Former Czech international Ivan Hasek, who plied his club trade at homeland outfit Sparta Prague as well as in France and Japan during the course of his playing career, is the very image of a man content with his lot. And well he might be given his pioneering dual role as President of the Czech Football Association (CMFS) and head coach of the national team.
Part of the Czech side that impressed on their way to reaching the quarter-finals at Italy 1990, Hasek took time out to speak to FIFA.com during his visit to the Home of FIFA in Zurich on Tuesday 28 July 2009.
FIFA.com: Ivan Hasek, what brings you to the Home of FIFA?
Ivan Hasek: We're delighted to come to FIFA to gain some experience, to learn how to manage our Association, because FIFA take care of every (member) association. We want to build upon the framework that FIFA showed us today. For us, it's a good organisation to use as an example.
What are your aims as CMFS President?
Above all else, I'd like to have the trust of everybody involved in football in the Czech Republic. That'd be a first step forward.

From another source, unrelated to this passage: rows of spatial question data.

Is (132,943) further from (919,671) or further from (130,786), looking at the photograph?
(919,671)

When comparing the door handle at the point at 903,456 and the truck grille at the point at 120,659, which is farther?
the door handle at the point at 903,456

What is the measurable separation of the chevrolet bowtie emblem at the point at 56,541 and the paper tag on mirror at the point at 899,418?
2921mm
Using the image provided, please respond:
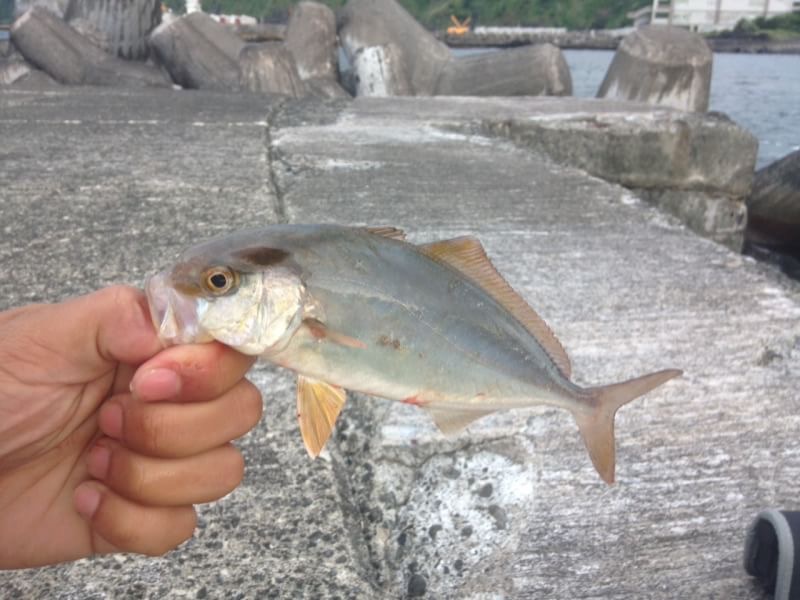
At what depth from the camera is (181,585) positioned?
150 centimetres

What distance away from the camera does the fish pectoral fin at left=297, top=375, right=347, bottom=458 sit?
3.82ft

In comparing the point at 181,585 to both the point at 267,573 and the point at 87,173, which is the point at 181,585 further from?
the point at 87,173

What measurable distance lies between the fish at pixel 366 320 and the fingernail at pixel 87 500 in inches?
15.7

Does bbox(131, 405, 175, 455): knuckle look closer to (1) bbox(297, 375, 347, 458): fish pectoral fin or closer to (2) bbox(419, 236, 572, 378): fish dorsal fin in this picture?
(1) bbox(297, 375, 347, 458): fish pectoral fin

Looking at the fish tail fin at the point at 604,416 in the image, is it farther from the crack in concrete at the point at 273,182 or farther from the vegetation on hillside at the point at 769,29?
the vegetation on hillside at the point at 769,29

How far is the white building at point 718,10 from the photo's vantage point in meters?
72.8

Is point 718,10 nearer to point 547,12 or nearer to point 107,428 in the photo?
point 547,12

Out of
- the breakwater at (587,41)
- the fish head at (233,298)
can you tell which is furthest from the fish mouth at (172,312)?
the breakwater at (587,41)

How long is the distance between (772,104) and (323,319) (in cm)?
2477

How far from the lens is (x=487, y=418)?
2.09 meters

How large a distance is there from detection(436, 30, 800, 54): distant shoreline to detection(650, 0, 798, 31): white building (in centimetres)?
474

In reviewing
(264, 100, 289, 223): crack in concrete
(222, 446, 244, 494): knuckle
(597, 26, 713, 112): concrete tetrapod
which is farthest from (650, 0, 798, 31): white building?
(222, 446, 244, 494): knuckle

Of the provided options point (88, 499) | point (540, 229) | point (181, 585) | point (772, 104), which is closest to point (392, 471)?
point (181, 585)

And then I want to remind all of us who are part of the game that we work in football because we love the sport. I want there to be more people who love the game in the Czech Republic, that's my goal.

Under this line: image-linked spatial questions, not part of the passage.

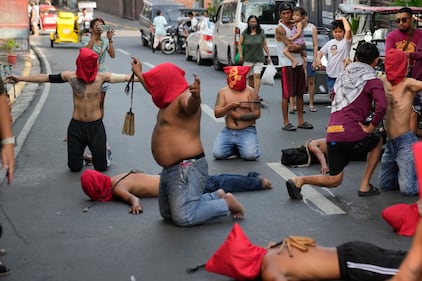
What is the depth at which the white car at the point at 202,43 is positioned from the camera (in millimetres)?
26828

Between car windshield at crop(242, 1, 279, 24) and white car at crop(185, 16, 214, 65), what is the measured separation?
3.80 m

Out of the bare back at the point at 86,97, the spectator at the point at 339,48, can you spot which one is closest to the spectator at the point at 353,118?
the bare back at the point at 86,97

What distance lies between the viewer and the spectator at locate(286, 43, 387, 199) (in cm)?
833

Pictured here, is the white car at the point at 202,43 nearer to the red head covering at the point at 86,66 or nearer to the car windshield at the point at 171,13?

You are in the unique position of being both Football Association President and national team coach. Which do you find most difficult?
Both roles are easy when you win games! But seriously, I enjoy both jobs. Above all though, we're doing everything we can to qualify for the 2010 World Cup, that's fundamental. So I won't be national coach for a very long time, I just doing it to try and salvage a campaign we started badly and to help the team qualify for this major event. It's one of the priorities of Czech football. We must be able to look ourselves in the mirror and say we've done everything in our power to qualify.
How would you explain the team's poor start in 2010 FIFA World Cup™ qualifying?
There wasn't any togetherness out on the pitch. We had good players but they weren't strong enough collectively, it's as simple as that. We now need to show another side to us, at least that's the message I'm going to try to get through to my players. I'm going to rely on the team as a whole, as opposed to key players.
You have a crucial match coming in September against none other than Slovakia...
Clearly it's a strange match. In an ideal world we'd like both teams to qualify for the World Cup, as we've all got friends in Slovakia. I even played alongside the Slovak national coach Vladimir Weiss (for Czechoslovakia) at the 1990 World Cup, so you get the picture. From now on we'll be on opposing sides but, though everything will be put to one side during the match, we'll be friends before the game and definitely still be friends afterwards.
Why do Czech Republic often struggle to reach major tournaments?
It's hard to say. When we qualified in 2006 it ended a run of 16 years without appearing at the biggest competition of them all. It must be said that World Cup qualifying phases are often more difficult than reaching a EURO, for example. They are four-year cycles and you have to make long-term preparations. As soon as this qualifying phase finishes, we'll turn our focus straightaway to preparing a strong team for 2014.
In contrast, the Czech Republic's U-20 team reached the final of their FIFA World Cup at Canada 2007 and have qualified again for the 2009 event. How does that feel?
That makes me really happy. It's the biggest positive (for Czech football) in 2009 so far. Taking part at the U-20 World Cup is an exceptional feat in itself. Karel Poborsky will be heading our delegation over in Egypt, because he's a member of the Association's Executive. I must also say that the clubs have done their bit too. They released their players without a fuss because they know that it's for the good of Czech football.
Speaking of youngsters, one of the stars of the current U-20 crop is Tomas Necid. What's your verdict?
Tomas Necid? He's already played for the seniors so it's not certain he'll go to Egypt with the U-20s. He's talented but one player doesn't make a team, that's not how it works. What matters is to have a strong team in Egypt, not a collection of individuals. For him, what counts is to earn a regular starting place at CSKA Moscow where there's fierce competition. He needs playing time. Some of the players who went to Canada in 2007 joined foreign clubs straight after and not all are playing regular first-team football. It's a problem for us at the moment. From a sporting perspective, they may not necessarily have made the right decision.